» **Request 1**: In the schoolhouse post below, rewrite the paragraph beginning "Besides what was leaking up" more briefly, keeping its main facts.
» **Request 2**: Write the next part of the schoolhouse post below, picking up after its final sentence.
==== Text shown
Timber Trail Center :  Ongarue : Fire in the schoolhouse



My latest adventure has been up in the roof of this old school house.

Steve, a cranky old curmudgeon of a builder has been hired to do the refurbishment work on the property. There is a photo of him here.

He is patent, and happy to teach so I have a great time working for him.

There is now a new fireplace installed in the building to heat the two rooms with high ceilings. Our mission was to install the flue to carry the smoke away.

Punching a hole in the ceiling for the flues metal tube should have been easy. But after breaking a couple of drill bits without leaving much of a mark, we decided that the white painted surface was made of some 'crazy' durable material.

It turned out to be some sort of sheet concrete, and the only thing that got through it was a grinder.

A brush like disc was fused to the spindle of the grinder we pulled out of the tool box, so a half day was wasted driving into town to score a replacement tool.

I start making jokes about asbestos so we put on goggles and mouth filters.


Once we a through the ceiling we had to get our selves up into the roof cavity.

Steve swore he couldn't see any man hole access in ether room. So we started by pulling the covering off what turned out to be the chimney hole for the old school house heating. Must have been a single stove set in the middle of each room?

The other two holes were small, and rough edged, and filled with glass fiber insulation batts.

Cutting our way through wasn't really an option so we we propped a ladder up against a wall, pulled the insulation out, and I heaved myself up into a dusty cob web strung black cave.

Besides what was leaking up through the hole I was standing in, only light up there came from a square hole next to me. I had found the man hole. It was in the adjacent room, cut into the roof right above the door, which is way Steve didn't see it when he stood in the doorway earlier looking for it.


Blundering about in the gloom of the torch light, sweeping up spider webs in my hair, and trying to not step off the joists and through the ceiling

My first job was to nail in a couple of supporting 'nogs' between two ceiling joist. The hole we cut for the flue was right next to one of the joists so we scored some good luck there.
========
==== Excerpted records
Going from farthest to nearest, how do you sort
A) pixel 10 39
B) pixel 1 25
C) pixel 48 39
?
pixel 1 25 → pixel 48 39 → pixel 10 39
========
» **Result 1**: Apart from light leaking up through the hole below, the only light in the roof came from a square hole nearby: the man hole. It was cut into the roof of the adjacent room right above the door, so Steve hadn't seen it when he stood in the doorway looking for it.

» **Result 2**:
Less fortunate was the purlin (notice how I'm now learning construction terms) above, which ran across the exact place where the next hole needed to be cut in the corrugated iron roofing.

Steve had joined me by that point and sizing up the situation, he decided that the 'multi tool' was our best option.

So I went and got the chainsaw.

The saw fires up, and the enclosed space is instantly filled with noise and clouds of exhaust.

I decide to get out of the way, and stood about three meters away, holding the beam of a torch on to the length of purlin to be cut.

The saw chewed through the wooden beam and in the gloom sparks occasionally fly when the steel roof is nudged by the saw.

The section of purlin drops to our feet, and we clear the area. Next step demands that we climb up the outside of the roof.

Scaling the steep old fashioned schoolhouse roof is simplified with the use of a ladder which hangs down the incline





Clambering about on the roof you are suddenly presented with a fantastic view. The small elevation in height allows me to look much further along the valley. Steve whips out the metal shears and attacks the wavy iron skin, peeling back jagged teeth the shears leave as bit by bit he works them through the material.

Back down into the interior we go and it's my job to return to the dark and guide the metal flue through the holes we've made. Thanks to the hole in the roof, there is a lot more light up there.

I thread the metal tubes through the holes, then it's back onto up in the air outside to finish off the flashing and water proofing.

Fire works like a charm.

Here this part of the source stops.